_What needs to be done:_
In the passage about Vizcaya Museum and Gardens, how many workers built the estate, and how long did it take them?

_Provided text:_
Coconut Grove's prime attraction is Vizcaya Museum and Gardens, the palatial estate of International Harvester magnate James Deering, perched on the shore of Biscayne Bay. In 1914, he spent nearly $22 million recreating a sixteenth-century Italian villa between Miami and Coconut Grove. It took 1,000 workers — one-tenth of the population of Miami at the time — two years to complete this gargantuan task. Unfortunately, Deering and his designer, Paul Chalfin, had more money than good taste. Deering's eclectic art collection, plus the his idea that the villa should appear to have been inhabited for 400 years, resulted in a mix of baroque, Renaissance, rococo, and neoclassical fixtures and furnishings. It houses a magnificent collection of European antiques, oriental carpets, precious china, and artworks spanning eighteen centuries that will impress you, even if you're not an art lover. Thirty acres of formal gardens with fountains, pools, and statuary, with a Great Stone Barge anchored in front, surround the seventy-room Venetian palazzo. It's a good idea to take one of the guided tours of thirty-four of the rooms and halls, which leave frequently from the entrance loggia, after which you can roam around on your own. It helps to purchase a guidebook for $2 at the ticket booth. Admission is $12 for adults, $5 for children. (Open daily 9:30 A.M.–4:30 P.M., 305-250-9133, www.vizcayamuseum.org)

_Data supplied:_

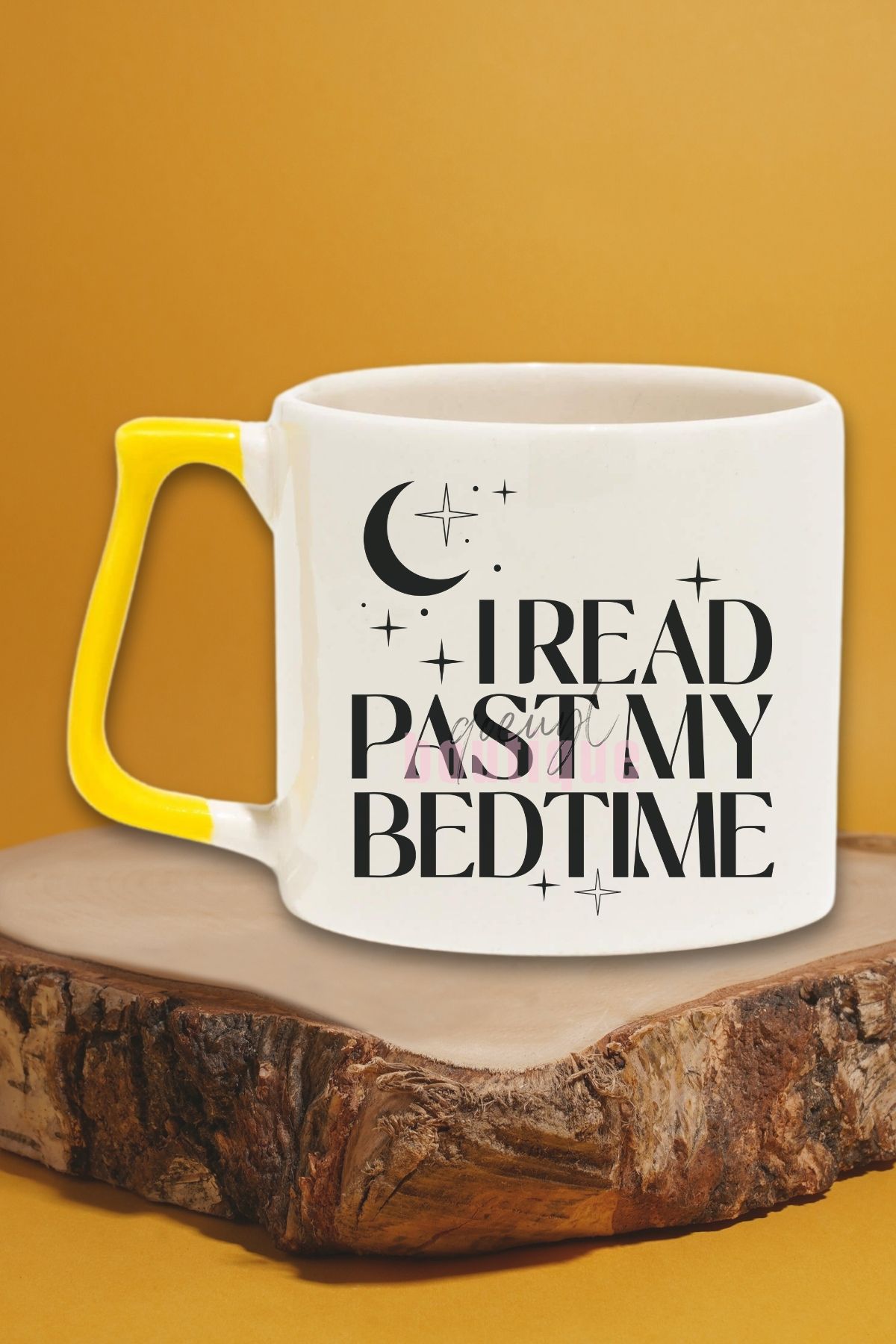 qoeuyl boutique I Read Past My Bedtime Yazılı Kitap Sever Gece Kuşu Hediyelik Kulplu Kupa Bardak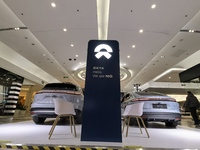 Nio new energy vehicles are displayed at Jinyuan Shopping Center, Beijing's largest shopping and leisure complex, in Beijing, China, on Dece...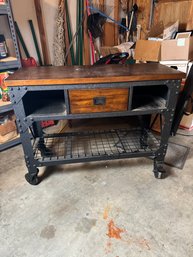 Work Bench On Locking Rolling Wheels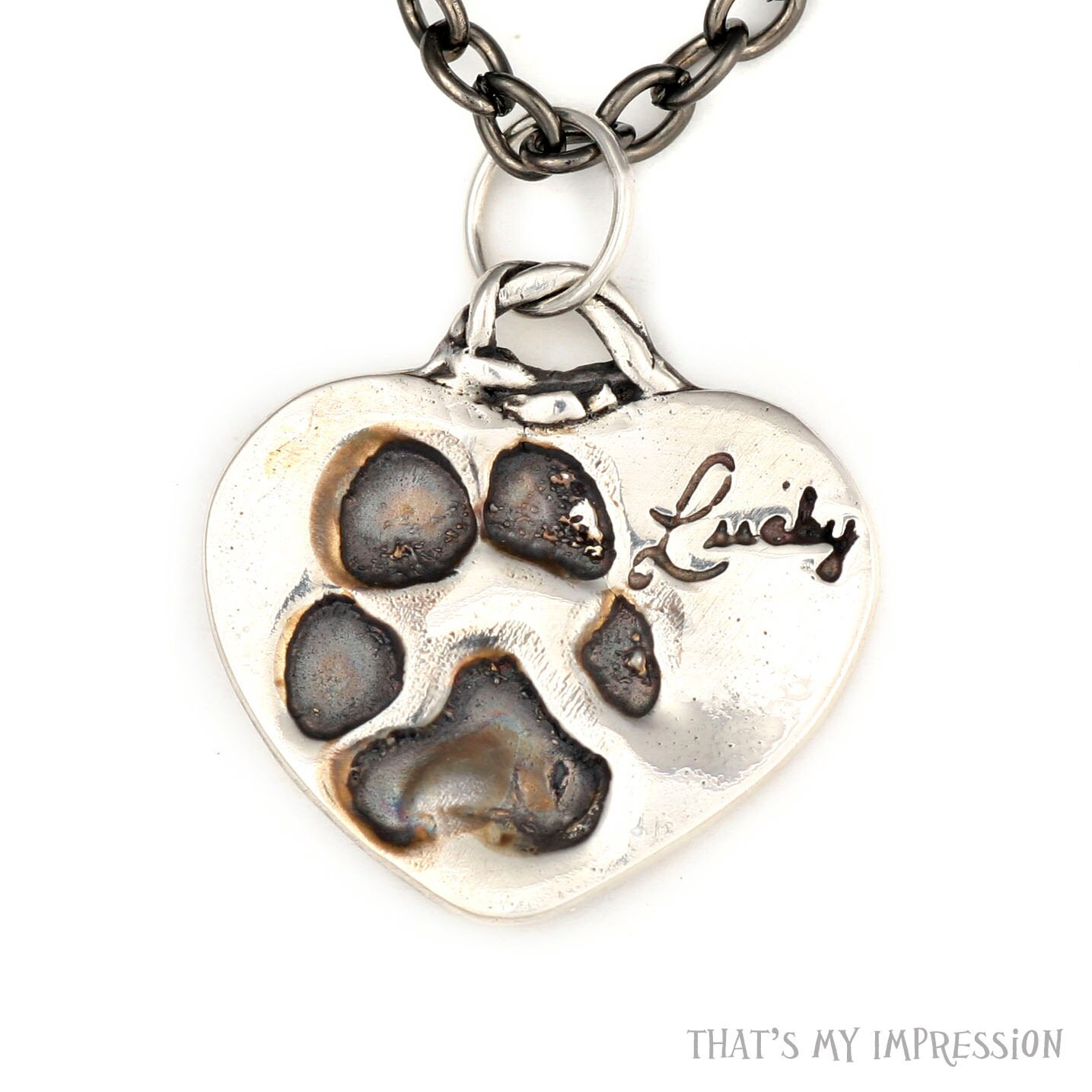 Sterling Silver Dog Paw Imprint Pendant from by ThatsMyImpression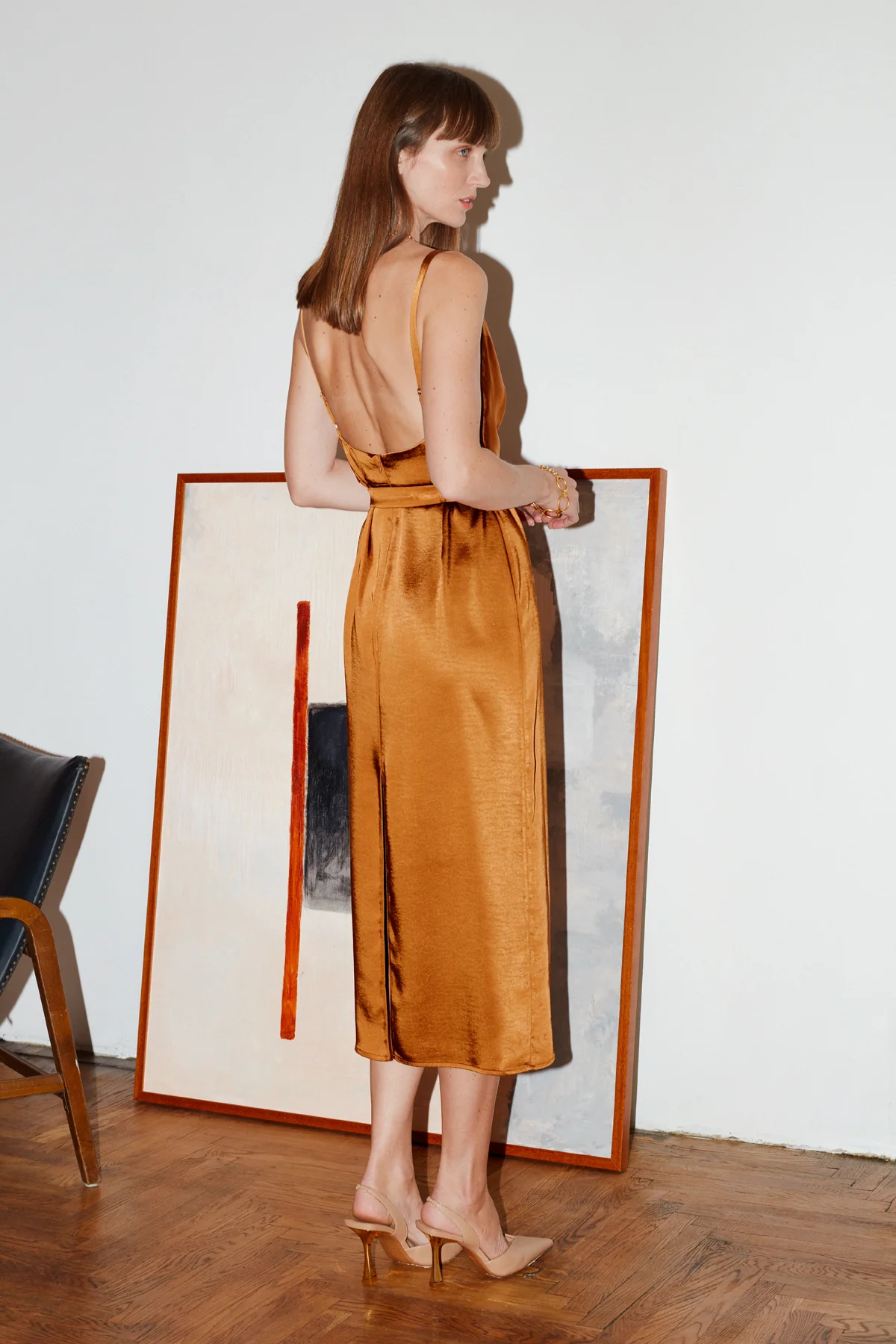 KAMEA Brown Satin Draped Front Dress - Image 4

_Your solution:_
1,000 workers built it over two years.